Eine weitere Stellungnahmefrist für den Antragstellervertreter zur behaupteten beziehungsweise bestrittenen Kenntnis der Verfügungskläger von dem Vermächtnis ist vor diesem Hintergrund nicht veranlasst.

Gegenüber den Verfügungsbeklagten zu 2) und zu 3) ist zwar keine Verjährung eingetreten, da sie in die Rechtsposition ihres Vaters, der auch Vater der Verfügungskläger ist, eingetreten sind. Die Verjährung von Ansprüchen gegen die eigenen Eltern sind nach § 207 Abs. 1 S. 2 Nr. 2 b BGB bis zur Vollendung des 21. Lebensjahrs der Verfügungskläger gehemmt. Der Zeitraum der Hemmung wird in die Verjährungsfrist nicht eingerechnet, § 209 BGB. Trotz der gesamtschuldnerischen Haftung der Verfügungsbeklagten zu 2) und zu 3) für den Vermächtnisanspruch können diese eine Einigung über den Eigentumsübergang an die Verfügungskläger ohne die Verfügungsbeklagte zu 1) nicht vornehmen (s.o.).

2. Auch unter dem Gesichtspunkt, dass im Rahmen der Auflösung der Erbengemeinschaft eine Eigentumsübertragung an die Verfügungskläger oder die Verfügungsbeklagten zu 2) und zu 3) denkbar ist, kann eine Auflassungsvormerkung zur Sicherung eines künftigen Anspruchs (§ 883 S. 2 BGB) nicht eingetragen werden.
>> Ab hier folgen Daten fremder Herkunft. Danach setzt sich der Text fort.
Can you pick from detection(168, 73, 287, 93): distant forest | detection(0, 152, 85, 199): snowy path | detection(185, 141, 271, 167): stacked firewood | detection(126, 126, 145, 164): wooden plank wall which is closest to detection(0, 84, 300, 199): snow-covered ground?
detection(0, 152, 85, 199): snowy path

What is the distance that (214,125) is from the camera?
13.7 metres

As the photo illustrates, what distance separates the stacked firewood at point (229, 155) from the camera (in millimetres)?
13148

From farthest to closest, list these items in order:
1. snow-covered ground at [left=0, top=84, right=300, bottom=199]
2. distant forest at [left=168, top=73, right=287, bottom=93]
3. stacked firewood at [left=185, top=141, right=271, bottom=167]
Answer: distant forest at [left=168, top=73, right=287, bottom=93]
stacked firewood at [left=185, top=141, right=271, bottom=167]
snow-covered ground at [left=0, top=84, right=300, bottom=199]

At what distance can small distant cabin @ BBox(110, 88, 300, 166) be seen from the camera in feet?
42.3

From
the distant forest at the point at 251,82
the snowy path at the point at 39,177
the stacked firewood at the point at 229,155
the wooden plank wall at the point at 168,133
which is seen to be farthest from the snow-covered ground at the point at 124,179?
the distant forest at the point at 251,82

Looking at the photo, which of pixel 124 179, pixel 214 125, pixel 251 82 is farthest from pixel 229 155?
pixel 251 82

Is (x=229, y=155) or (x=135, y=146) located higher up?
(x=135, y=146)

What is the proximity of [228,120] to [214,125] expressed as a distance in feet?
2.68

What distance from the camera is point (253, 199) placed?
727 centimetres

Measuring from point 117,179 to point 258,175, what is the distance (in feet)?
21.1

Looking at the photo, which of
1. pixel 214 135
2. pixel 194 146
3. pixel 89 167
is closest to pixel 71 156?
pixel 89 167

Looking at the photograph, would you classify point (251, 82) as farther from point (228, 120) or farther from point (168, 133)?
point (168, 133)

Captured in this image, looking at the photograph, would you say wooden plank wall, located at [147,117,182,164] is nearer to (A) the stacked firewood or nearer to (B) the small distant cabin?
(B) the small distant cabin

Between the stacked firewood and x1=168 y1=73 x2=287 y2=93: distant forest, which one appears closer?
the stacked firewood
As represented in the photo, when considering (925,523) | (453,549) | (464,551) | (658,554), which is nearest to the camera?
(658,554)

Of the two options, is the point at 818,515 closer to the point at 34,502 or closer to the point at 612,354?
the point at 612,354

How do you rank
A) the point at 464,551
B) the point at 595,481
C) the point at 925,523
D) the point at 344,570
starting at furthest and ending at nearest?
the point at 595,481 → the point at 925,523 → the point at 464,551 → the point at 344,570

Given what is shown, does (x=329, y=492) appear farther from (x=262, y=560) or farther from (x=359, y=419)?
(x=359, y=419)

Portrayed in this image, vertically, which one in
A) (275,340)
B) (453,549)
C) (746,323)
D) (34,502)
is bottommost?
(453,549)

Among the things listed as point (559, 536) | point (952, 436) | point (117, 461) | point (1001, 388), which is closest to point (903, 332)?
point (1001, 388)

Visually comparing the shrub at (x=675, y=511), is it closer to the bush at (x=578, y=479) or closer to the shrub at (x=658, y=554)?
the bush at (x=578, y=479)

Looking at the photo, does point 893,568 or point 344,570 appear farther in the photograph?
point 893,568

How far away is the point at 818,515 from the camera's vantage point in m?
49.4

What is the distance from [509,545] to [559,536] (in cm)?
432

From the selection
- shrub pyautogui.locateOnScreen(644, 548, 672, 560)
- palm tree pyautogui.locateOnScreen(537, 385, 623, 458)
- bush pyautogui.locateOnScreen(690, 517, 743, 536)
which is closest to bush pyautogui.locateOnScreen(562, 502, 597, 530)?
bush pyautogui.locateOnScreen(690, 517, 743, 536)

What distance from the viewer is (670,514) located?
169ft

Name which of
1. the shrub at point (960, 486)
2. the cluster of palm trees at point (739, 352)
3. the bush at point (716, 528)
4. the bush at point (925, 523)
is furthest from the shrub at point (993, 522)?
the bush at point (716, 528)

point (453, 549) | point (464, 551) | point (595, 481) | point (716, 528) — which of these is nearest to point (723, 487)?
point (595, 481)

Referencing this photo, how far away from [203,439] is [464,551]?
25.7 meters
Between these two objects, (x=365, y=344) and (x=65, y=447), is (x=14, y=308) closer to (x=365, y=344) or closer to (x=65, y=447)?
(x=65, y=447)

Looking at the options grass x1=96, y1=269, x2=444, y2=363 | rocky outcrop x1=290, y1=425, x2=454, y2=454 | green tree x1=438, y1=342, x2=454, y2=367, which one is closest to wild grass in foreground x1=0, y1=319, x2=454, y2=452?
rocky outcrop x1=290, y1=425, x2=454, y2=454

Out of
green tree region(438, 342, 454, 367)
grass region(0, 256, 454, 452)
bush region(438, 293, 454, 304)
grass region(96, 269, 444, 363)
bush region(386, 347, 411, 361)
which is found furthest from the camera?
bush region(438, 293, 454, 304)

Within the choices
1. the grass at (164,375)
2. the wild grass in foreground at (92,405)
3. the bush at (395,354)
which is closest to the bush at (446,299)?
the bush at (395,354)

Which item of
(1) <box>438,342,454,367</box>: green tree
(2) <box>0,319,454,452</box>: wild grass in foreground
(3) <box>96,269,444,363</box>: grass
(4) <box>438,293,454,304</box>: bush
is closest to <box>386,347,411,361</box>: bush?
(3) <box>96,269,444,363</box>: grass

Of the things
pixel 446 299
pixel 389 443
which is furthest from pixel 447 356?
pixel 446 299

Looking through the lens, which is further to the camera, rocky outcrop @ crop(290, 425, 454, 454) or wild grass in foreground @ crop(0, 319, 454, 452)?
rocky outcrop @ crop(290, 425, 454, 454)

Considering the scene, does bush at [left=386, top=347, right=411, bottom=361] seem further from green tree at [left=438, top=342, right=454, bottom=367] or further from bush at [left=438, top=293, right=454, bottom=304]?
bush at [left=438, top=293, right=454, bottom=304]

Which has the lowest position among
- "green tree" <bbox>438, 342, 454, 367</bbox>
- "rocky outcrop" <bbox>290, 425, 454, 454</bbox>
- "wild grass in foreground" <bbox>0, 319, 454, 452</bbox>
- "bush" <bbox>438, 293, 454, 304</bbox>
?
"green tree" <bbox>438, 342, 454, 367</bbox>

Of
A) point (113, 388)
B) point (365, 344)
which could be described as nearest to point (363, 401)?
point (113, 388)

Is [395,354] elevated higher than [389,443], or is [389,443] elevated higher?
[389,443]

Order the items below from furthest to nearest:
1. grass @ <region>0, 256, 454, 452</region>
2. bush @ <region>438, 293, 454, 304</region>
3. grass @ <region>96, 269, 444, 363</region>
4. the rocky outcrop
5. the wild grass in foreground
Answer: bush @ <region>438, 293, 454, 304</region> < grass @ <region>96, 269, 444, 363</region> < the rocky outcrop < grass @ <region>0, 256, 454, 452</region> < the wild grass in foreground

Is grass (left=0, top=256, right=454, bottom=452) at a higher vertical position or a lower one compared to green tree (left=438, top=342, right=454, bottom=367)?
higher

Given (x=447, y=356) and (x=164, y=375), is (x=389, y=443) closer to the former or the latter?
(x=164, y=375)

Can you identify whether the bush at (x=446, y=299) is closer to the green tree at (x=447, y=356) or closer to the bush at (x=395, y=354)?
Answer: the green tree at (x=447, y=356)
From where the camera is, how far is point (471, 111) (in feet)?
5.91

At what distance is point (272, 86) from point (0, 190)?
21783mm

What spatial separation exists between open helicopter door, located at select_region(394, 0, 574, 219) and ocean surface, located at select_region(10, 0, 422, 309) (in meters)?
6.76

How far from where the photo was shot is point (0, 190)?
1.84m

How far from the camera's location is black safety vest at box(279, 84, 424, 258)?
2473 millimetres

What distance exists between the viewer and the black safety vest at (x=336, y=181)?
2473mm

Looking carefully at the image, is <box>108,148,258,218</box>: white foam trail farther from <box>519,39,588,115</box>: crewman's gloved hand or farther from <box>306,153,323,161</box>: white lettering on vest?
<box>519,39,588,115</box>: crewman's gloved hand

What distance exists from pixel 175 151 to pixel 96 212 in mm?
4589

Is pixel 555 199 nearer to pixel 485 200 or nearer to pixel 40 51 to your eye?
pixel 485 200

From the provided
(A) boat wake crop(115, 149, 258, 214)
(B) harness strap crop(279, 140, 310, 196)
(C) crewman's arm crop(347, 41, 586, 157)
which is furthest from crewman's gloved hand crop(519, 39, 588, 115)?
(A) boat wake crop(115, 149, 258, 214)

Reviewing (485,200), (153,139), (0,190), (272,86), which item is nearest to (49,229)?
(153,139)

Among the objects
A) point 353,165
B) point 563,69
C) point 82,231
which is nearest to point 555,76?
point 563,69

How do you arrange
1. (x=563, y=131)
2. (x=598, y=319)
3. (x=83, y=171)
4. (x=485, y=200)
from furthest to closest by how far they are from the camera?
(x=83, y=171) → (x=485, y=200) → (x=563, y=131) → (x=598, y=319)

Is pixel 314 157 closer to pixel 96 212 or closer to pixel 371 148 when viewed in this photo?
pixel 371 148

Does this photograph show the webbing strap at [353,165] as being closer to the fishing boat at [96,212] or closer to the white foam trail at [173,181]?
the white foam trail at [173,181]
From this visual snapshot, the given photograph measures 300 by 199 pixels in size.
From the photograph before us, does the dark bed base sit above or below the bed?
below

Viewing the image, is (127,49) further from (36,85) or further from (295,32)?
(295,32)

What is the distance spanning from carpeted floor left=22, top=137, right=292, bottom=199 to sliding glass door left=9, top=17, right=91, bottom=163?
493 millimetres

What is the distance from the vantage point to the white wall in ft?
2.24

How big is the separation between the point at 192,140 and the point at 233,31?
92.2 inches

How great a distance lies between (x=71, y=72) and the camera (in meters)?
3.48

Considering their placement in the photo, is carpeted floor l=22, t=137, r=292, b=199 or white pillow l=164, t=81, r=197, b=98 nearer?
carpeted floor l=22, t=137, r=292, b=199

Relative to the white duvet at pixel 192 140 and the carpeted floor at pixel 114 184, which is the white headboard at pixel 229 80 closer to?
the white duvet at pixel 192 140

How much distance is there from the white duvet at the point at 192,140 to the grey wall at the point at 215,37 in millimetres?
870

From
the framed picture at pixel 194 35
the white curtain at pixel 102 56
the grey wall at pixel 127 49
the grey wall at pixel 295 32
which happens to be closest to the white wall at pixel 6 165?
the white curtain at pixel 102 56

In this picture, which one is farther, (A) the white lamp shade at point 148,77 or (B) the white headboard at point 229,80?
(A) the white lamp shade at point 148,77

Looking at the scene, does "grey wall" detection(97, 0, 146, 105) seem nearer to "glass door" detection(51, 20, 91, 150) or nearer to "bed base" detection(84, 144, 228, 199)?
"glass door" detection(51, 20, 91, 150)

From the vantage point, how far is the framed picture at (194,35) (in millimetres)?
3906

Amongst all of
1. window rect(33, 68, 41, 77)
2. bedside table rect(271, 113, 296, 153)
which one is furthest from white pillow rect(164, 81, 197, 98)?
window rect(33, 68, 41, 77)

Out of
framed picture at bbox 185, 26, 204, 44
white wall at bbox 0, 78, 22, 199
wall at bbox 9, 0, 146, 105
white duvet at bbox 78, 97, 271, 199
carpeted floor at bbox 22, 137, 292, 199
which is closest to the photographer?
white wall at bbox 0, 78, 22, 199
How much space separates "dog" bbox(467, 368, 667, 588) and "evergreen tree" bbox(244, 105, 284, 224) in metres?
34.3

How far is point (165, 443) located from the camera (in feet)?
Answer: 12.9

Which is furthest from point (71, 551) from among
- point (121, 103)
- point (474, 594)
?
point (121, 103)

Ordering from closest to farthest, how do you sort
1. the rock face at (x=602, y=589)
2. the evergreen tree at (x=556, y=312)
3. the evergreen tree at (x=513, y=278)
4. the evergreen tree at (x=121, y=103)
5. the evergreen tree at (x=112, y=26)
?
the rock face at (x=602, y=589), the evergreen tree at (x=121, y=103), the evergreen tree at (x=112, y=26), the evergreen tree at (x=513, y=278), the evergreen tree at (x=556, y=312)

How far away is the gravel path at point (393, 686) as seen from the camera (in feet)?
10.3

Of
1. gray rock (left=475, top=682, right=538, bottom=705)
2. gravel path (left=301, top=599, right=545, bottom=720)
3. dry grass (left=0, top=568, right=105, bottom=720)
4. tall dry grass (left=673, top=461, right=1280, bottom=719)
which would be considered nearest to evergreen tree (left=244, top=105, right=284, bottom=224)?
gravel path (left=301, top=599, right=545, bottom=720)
Denn es ist nicht zwingend, dass die Erbengemeinschaft nach … dahingehend aufgelöst werden wird, dass den Verfügungsbeklagten zu 2) und zu 3) die Möglichkeit gegeben wird, das Vermächtnis der Verfügungskläger durch Übertragung des Eigentums an den Wohnungen oder zumindest einer bereits jetzt bestimmbaren Wohnung zu erfüllen. Der Verfügungsbeklagten zu 1) steht als Erbin ihrer Mutter … nicht nur der hälftige Erbanteil am Nachlass nach … zu, sondern neben diesem Erbteil als ihr direkt zugewandtes Vermächtnis der … ein lebenslanges Wohnrecht an der Wohnung Nr. 15.

III. 1. Die Kostenentscheidung beruht auf §§ 91, 100 Abs. 1 ZPO.

2. Die Streitwertfestsetzung entspricht § 48 GKG. Da lediglich eine Auflassungsvormerkung beantragt wurde, erscheint der Ansatz von 1/4 des Grundstückswerts angemessen. Die streitgegenständlichen Wohnungen sind jeweils 86 Quadratmeter groß. Sie liegen im Bereich des Olympiadorfs in München. Nach Einschätzung des Gerichts ist der Wert der Wohnungen zumindest mit 5.000 €/Quadratmeter anzusetzen. Dies sind 215.000 €.